The lines below, from the one containing "EJ208ヘッド+EJ207" through the one containing "Google Analytics Help Center", should be set down exactly, with no pictures and nothing else.

+ + + +

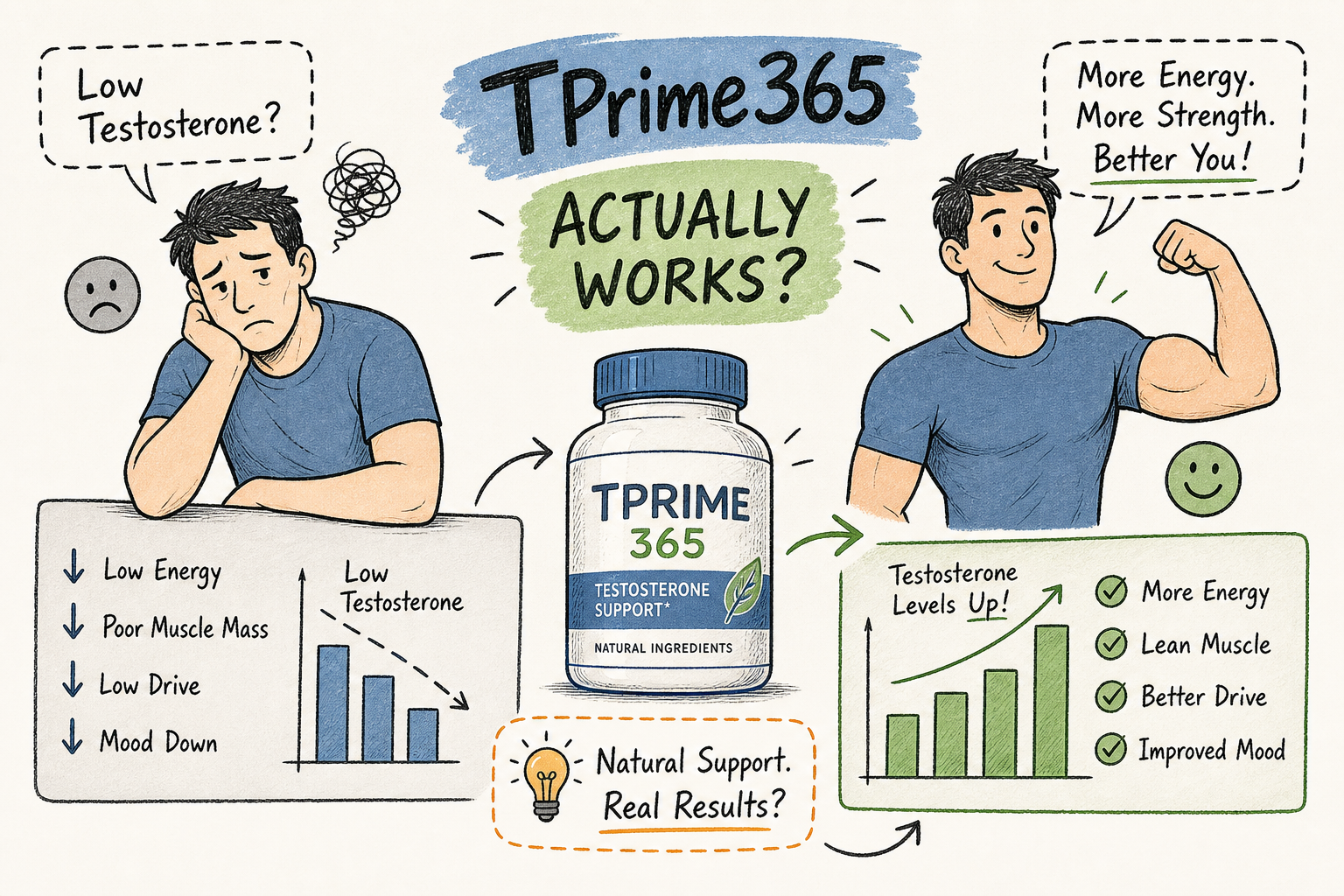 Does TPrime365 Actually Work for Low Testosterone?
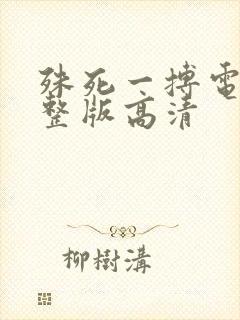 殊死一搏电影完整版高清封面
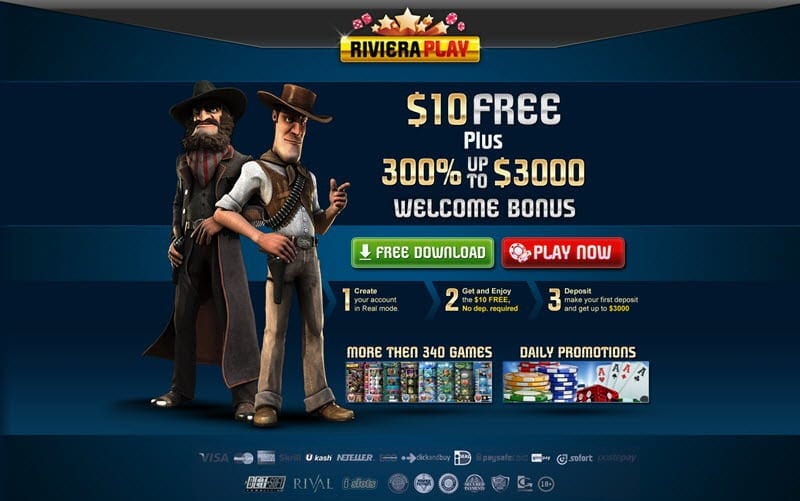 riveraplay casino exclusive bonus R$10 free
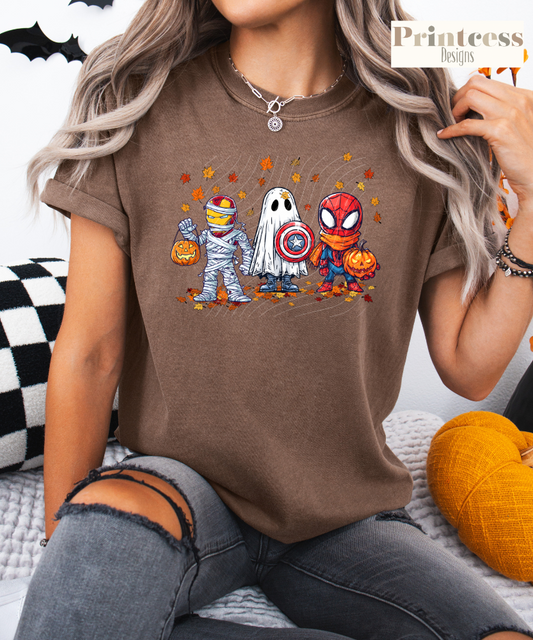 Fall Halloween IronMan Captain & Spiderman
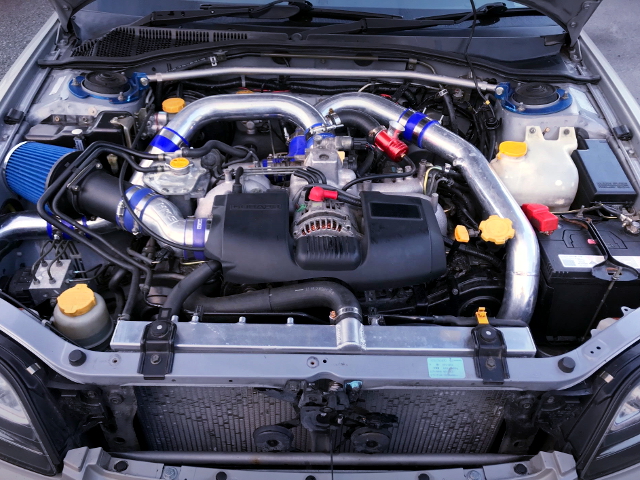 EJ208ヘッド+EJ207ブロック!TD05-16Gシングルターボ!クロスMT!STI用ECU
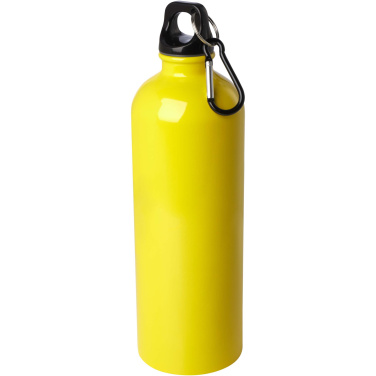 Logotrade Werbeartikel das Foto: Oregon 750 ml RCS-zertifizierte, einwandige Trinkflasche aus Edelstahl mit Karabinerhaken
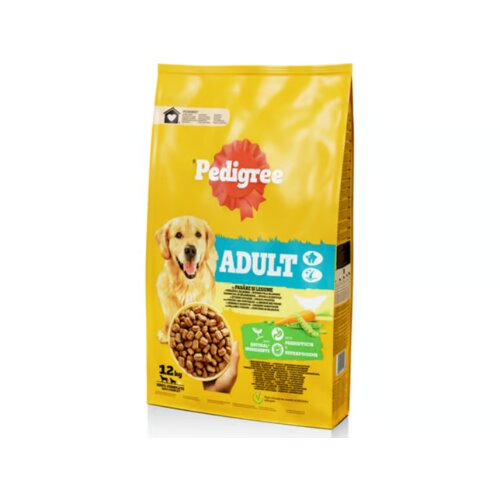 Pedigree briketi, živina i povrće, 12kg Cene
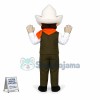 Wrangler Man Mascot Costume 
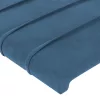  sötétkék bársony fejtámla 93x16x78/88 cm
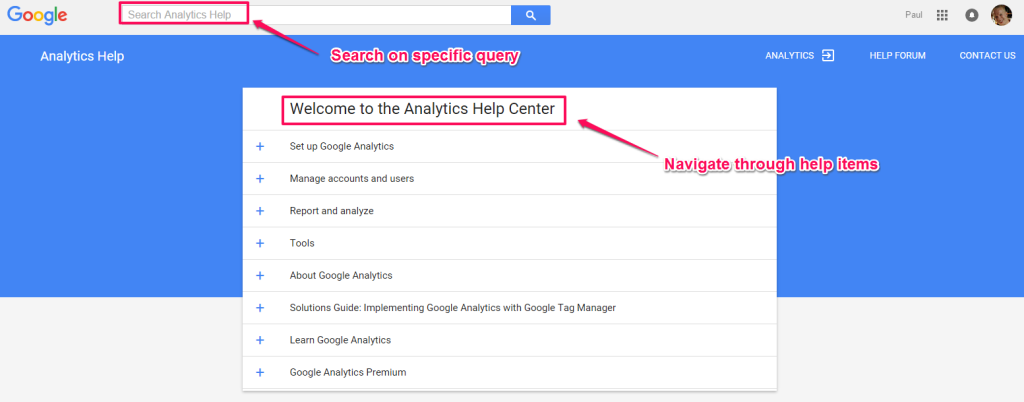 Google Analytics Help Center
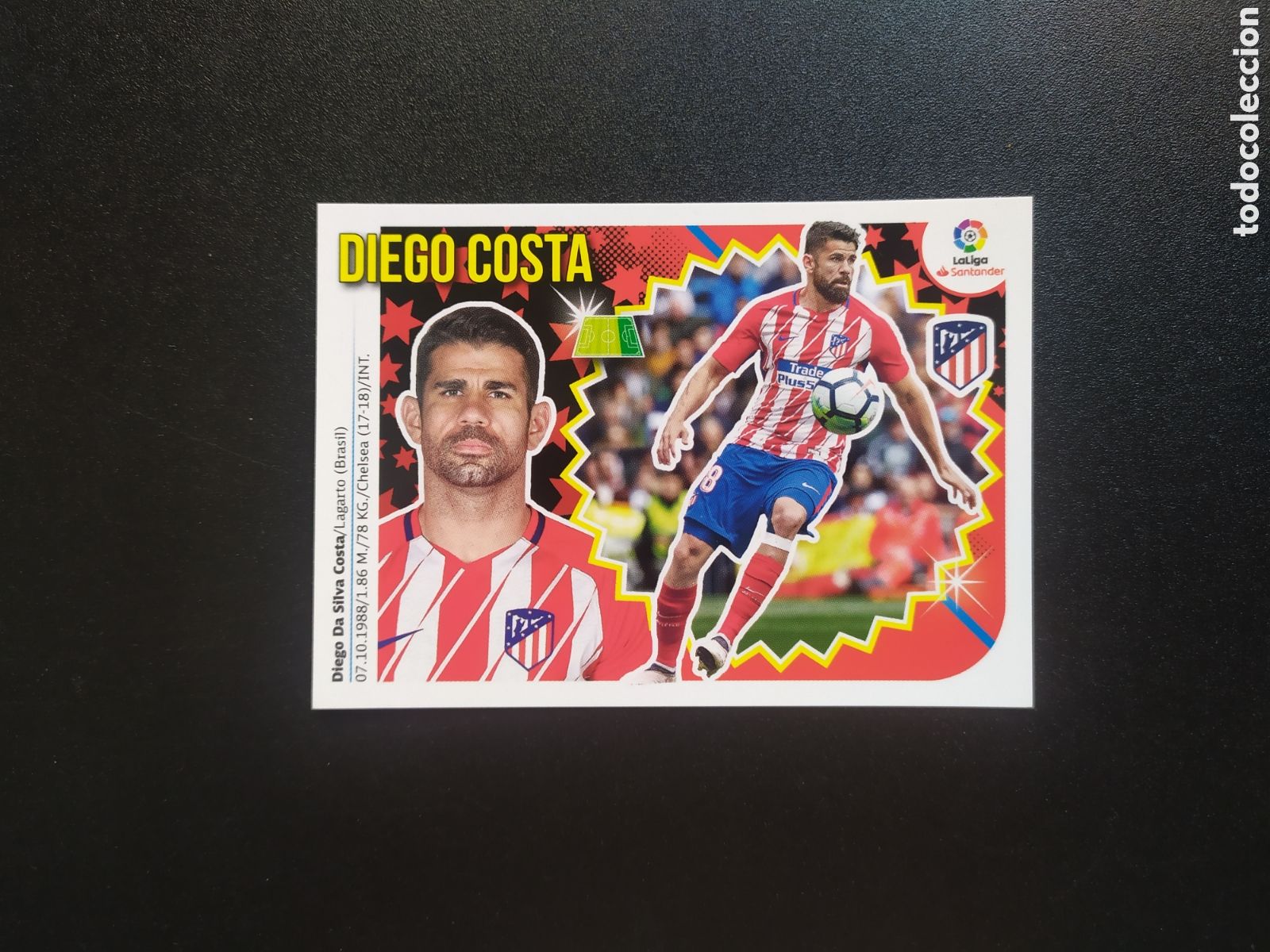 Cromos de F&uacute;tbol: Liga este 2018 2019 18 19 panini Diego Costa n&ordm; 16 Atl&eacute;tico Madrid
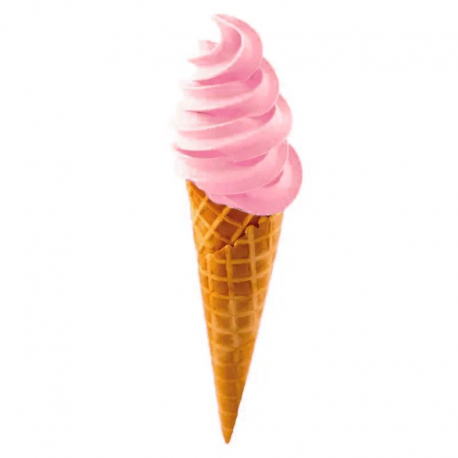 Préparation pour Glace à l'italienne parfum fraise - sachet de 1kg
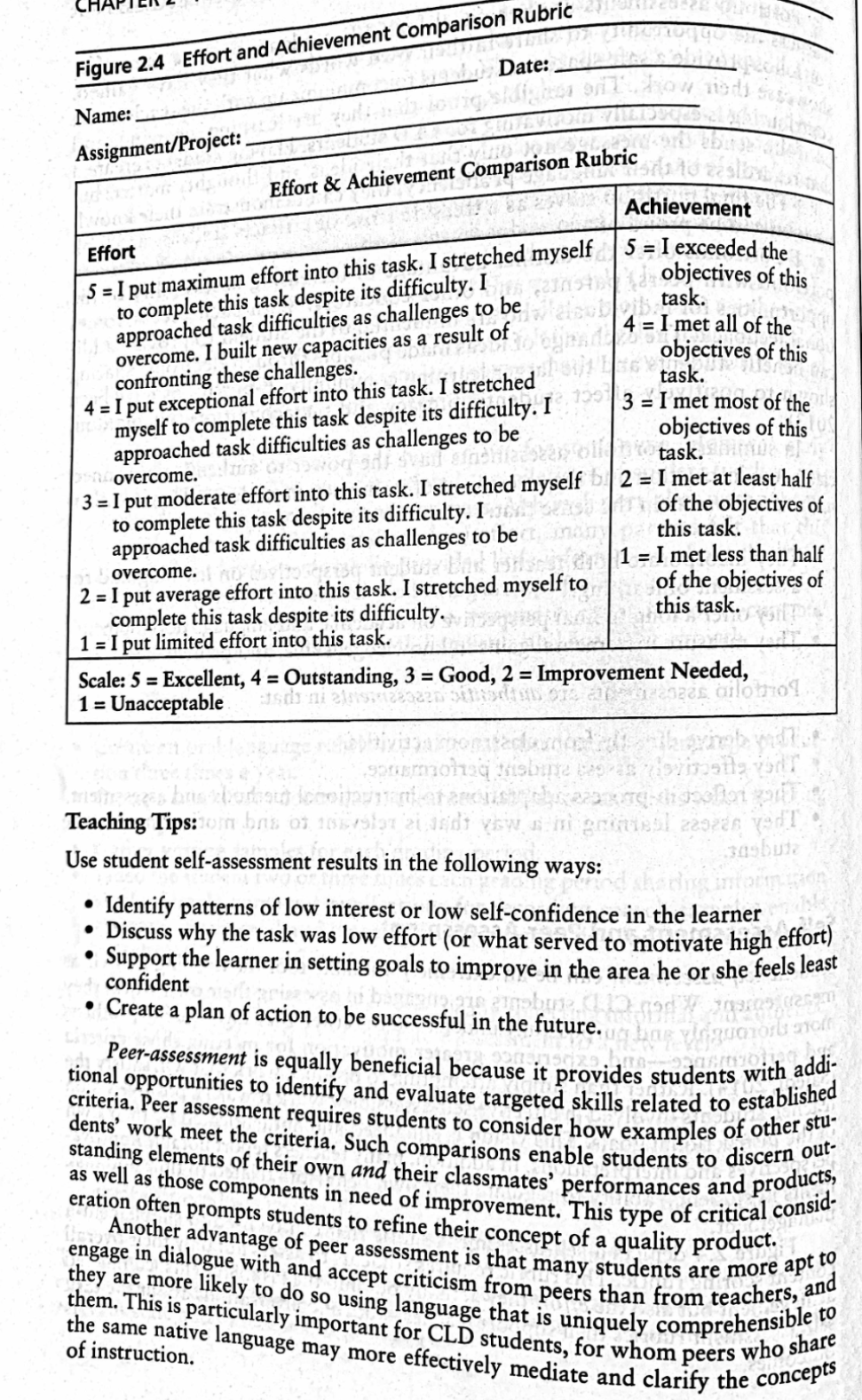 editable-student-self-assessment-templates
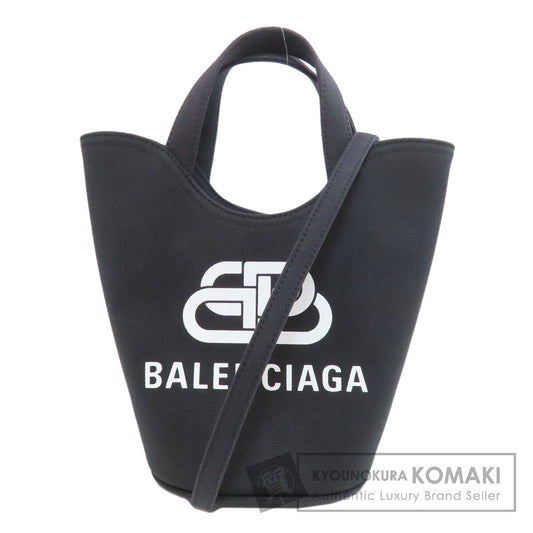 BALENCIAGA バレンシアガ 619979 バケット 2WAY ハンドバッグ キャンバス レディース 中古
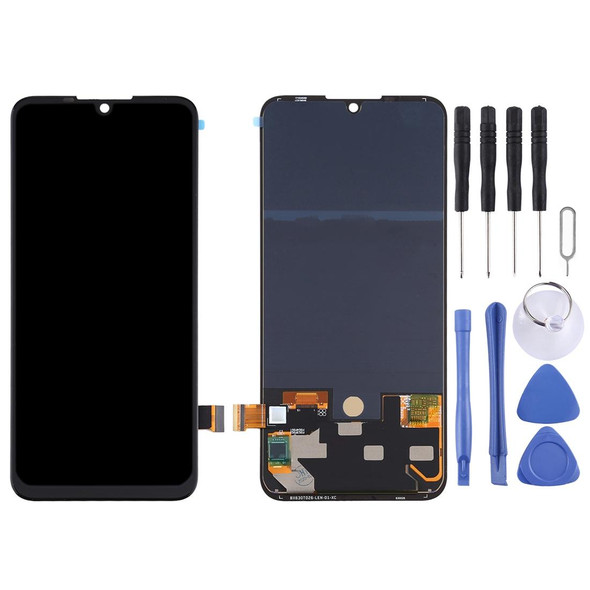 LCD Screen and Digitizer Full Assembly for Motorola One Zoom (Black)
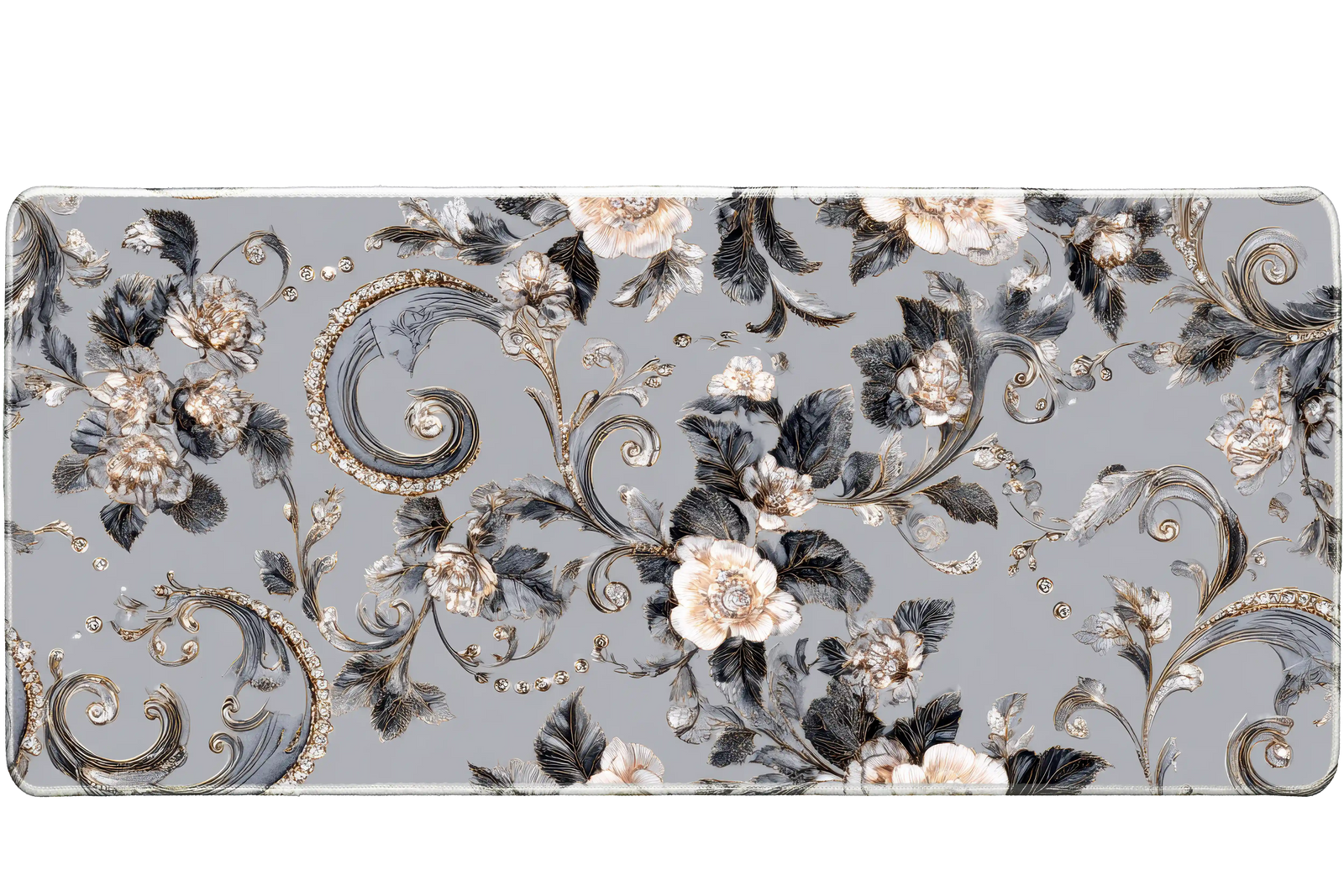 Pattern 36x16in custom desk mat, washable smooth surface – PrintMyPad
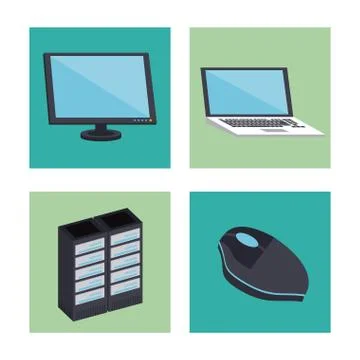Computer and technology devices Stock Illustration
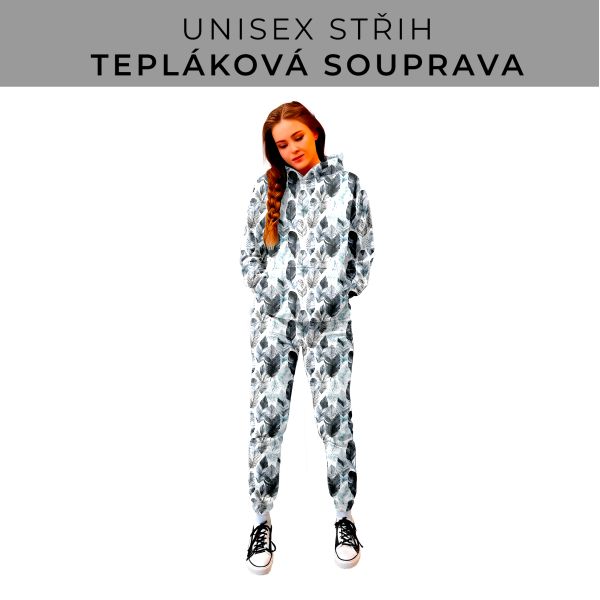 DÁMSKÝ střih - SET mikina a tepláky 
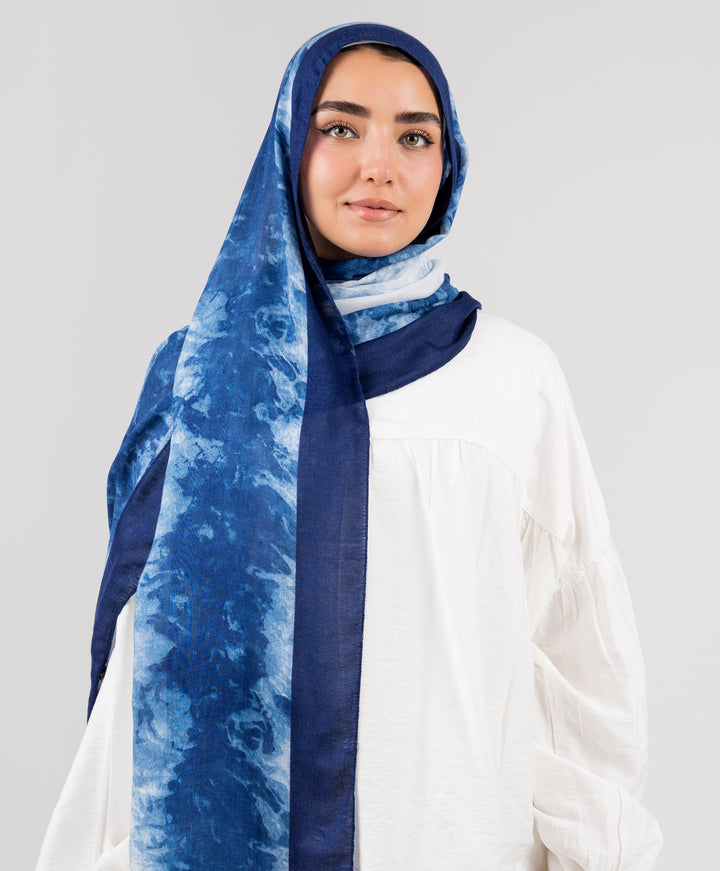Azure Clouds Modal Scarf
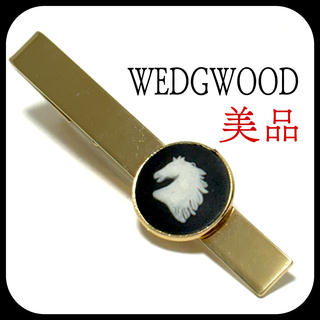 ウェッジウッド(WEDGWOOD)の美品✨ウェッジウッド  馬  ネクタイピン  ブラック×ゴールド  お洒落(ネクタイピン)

+ + + +

--- TASK ANSWER ---
 EJ208ヘッド+EJ207ブロック!TD05-16Gシングルターボ!クロスMT!STI用ECU
 Logotrade Werbeartikel das Foto: Oregon 750 ml RCS-zertifizierte, einwandige Trinkflasche aus Edelstahl mit Karabinerhaken
 Pedigree briketi, živina i povrće, 12kg Cene
 Wrangler Man Mascot Costume 
  sötétkék bársony fejtámla 93x16x78/88 cm
 Google Analytics Help Center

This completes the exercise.